Builder’s Risk is an insurance policy that covers damage to a project while under construction. You might also hear it broadly referred to as property insurance, installation floater, all-risk coverage, or course of construction insurance. Ideally, the coverage protects you, the contractor, and subcontractors against physical loss or damage to your project until it is completed.

So, if you’re planning a construction project, here are five reasons you should make sure your contractor has a Builder’s Risk policy for your project (so you don’t have to worry about it):

  1. Contractors usually have better access to coverage. Insurance companies tend to give better rates and lower deductibles to construction firms they know and trust. So, owners who don’t build large projects on a regular basis might have a much harder time finding a good, affordable policy on the regular market. This can be especially important when you are building in an earthquake, tornado or flood-prone region.
  2. If you’re building in an existing facility, there is the possibility that a loss could cause damage to your existing structure. Your contractor should be able to add on additional coverages to protect against that particular “what-if.” So, if the HVAC contractor starts up a new system for testing and a fire breaks out and spreads to your existing facility, all of the damage—not just what was under construction—could be covered by the Builder’s Risk policy. This saves you, your contractor, and the subcontractors from the hassle of dealing with multiple claims and multiple insurers, and it doesn’t affect your permanent property coverage.
  3. Recovering after a loss often costs more than it did the first time the work was done. Your contractor can get coverage to protect against these additional expenses, which might include things like site security, inspections and testing, permits and fees, lost time, demolition, and “soft costs” (i.e. compensation for architect/engineer services, interest, taxes, advertising, insurance, and legal and accounting expenses).
  4. Builder’s Risk can be extended by 12 to 36 months to accommodate schedule delays and extensions. This way, your contractor is coordinating with the carrier on assuring the extensions are provided for delays, including owner-added scope changes, without you having to worry about it. Coverage should be in effect until the project is substantially complete or custody and control is handed over to you.
  5. With a separate Builder’s Risk policy, you won’t have to worry about holes in your permanent property policy. Many owners choose to simply endorse builder’s risk coverage as part of their permanent property coverage. However, that coverage is rarely as broad as a separate builders risk policy. Contractors have long-standing relationships with insurers and underwriters, enabling them to obtain highly developed policies with specialized coverage extensions to best protect the project.

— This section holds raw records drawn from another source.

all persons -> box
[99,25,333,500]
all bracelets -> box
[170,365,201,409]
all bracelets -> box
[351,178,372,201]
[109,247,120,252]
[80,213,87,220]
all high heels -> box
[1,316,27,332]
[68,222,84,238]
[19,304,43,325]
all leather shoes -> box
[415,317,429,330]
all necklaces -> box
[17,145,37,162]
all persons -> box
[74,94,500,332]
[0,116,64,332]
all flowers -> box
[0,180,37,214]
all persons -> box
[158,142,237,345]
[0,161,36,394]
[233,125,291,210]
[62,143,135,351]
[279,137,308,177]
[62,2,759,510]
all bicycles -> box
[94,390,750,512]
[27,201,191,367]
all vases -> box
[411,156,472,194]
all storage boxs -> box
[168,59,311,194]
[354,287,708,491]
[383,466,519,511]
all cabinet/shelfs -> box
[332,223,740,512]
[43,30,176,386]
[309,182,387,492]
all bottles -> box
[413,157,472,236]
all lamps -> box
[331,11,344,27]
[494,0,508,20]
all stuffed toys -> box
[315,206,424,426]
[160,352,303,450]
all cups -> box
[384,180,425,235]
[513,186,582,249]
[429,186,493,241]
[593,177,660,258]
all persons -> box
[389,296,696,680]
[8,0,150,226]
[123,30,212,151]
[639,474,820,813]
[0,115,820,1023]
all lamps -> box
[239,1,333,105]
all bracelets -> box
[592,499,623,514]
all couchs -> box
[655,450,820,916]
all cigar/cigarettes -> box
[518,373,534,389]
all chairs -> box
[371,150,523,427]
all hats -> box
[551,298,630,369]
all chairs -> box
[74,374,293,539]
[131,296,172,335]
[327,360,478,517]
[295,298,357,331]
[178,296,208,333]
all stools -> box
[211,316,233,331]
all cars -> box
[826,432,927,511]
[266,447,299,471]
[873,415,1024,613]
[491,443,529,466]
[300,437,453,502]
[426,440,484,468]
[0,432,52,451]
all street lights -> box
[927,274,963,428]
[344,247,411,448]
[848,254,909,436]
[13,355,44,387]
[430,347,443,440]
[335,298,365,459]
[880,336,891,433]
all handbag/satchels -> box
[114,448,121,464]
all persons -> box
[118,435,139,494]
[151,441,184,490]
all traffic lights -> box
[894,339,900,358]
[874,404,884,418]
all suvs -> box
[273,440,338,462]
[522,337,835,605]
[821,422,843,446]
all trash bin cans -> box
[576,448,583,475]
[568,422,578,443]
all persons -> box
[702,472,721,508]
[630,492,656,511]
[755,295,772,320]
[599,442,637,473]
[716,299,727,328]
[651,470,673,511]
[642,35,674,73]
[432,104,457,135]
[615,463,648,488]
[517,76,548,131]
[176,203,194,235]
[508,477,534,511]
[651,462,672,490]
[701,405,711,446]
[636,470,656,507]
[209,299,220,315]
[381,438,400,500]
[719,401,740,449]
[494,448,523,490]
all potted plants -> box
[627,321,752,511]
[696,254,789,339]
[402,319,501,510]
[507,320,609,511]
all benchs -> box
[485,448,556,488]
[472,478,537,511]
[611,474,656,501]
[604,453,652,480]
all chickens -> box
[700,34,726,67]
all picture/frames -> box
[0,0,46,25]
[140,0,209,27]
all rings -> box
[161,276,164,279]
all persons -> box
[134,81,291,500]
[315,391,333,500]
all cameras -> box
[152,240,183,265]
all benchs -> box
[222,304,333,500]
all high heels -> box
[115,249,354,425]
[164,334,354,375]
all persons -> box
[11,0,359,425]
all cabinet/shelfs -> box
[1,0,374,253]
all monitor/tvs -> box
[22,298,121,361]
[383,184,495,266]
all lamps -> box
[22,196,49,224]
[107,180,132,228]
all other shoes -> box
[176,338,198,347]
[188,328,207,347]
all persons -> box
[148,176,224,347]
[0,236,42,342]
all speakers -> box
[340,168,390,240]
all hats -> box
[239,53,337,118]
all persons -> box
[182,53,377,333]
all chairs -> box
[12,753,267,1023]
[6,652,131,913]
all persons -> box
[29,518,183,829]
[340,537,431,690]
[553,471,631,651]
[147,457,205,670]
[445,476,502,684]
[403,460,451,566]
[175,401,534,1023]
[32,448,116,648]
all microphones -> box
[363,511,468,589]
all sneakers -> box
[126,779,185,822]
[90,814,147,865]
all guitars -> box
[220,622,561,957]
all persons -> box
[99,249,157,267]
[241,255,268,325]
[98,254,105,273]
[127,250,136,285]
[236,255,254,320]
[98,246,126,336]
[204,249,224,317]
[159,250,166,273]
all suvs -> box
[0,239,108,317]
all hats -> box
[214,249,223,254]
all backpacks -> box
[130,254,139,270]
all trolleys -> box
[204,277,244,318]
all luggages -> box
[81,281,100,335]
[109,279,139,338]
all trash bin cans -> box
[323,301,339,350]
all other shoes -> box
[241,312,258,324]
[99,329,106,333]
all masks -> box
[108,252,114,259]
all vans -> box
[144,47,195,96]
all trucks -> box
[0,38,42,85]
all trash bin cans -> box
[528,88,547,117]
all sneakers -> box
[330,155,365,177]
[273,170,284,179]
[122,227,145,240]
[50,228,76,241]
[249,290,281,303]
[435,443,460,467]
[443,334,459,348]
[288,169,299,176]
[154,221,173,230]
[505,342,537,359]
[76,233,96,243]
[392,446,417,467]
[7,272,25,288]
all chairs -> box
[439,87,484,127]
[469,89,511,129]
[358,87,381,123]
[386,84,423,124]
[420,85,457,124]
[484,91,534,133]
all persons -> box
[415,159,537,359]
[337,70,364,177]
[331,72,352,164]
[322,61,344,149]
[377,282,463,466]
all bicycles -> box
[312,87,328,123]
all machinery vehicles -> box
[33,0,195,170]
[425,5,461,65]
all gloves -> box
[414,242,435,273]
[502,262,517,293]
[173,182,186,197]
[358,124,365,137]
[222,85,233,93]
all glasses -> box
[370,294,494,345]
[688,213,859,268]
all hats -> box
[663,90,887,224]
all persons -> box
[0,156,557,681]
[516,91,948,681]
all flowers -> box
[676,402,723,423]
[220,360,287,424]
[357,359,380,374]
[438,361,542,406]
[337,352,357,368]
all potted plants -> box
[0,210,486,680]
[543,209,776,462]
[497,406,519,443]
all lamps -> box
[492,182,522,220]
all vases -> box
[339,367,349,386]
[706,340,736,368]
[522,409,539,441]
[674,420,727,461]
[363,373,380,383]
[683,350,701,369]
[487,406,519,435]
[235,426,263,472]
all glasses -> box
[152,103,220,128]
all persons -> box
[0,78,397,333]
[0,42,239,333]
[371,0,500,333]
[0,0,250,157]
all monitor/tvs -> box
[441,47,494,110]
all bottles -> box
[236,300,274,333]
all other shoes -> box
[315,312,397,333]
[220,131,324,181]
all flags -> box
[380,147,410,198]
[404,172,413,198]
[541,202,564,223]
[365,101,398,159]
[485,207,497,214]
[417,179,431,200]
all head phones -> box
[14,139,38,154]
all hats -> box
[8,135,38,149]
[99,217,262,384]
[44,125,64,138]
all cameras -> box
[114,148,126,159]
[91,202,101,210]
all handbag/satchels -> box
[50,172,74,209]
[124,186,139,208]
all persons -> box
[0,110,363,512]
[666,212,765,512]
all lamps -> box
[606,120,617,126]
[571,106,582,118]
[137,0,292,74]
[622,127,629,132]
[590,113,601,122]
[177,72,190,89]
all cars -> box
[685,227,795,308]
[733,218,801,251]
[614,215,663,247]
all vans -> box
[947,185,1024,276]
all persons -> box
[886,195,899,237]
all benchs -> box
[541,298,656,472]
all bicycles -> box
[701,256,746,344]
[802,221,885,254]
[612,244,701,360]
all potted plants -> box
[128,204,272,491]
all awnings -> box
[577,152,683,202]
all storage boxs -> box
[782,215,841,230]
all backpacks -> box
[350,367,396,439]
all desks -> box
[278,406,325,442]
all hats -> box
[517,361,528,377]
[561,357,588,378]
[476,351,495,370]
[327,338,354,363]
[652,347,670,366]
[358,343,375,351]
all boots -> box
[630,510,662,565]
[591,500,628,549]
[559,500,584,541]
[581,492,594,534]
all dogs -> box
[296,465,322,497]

When it comes to Builder’s Risk insurance, every policy is different. The policies are “nonstandard,” meaning that every carrier has unique forms, endorsements, and exclusions. There’s no guarantee that a contractor’s policy will always provide broader coverage to an owner, so we recommend that you, as the owner, make sure the contractor’s coverage meets your needs. One way to put your mind at ease is to always hire a contractor with a capable Risk Management team who is there to look out for your interests and answer your questions.

Like all insurance policies, you hope you never have to use it, but if you do, you’ll be glad your contractor had it. That was certainly the case with Vilonia Intermediate School, a Nabholz project recently destroyed just weeks before completion. A good Builder’s Risk policy and good risk management practices by the Nabholz team has made a world of difference for our client, our subcontractors, and our company, as we work to recover and rebuild what was lost in the tornado.

And finally, a boring legal disclaimer: This article is provided for informational purposes only and does not constitute legal advice.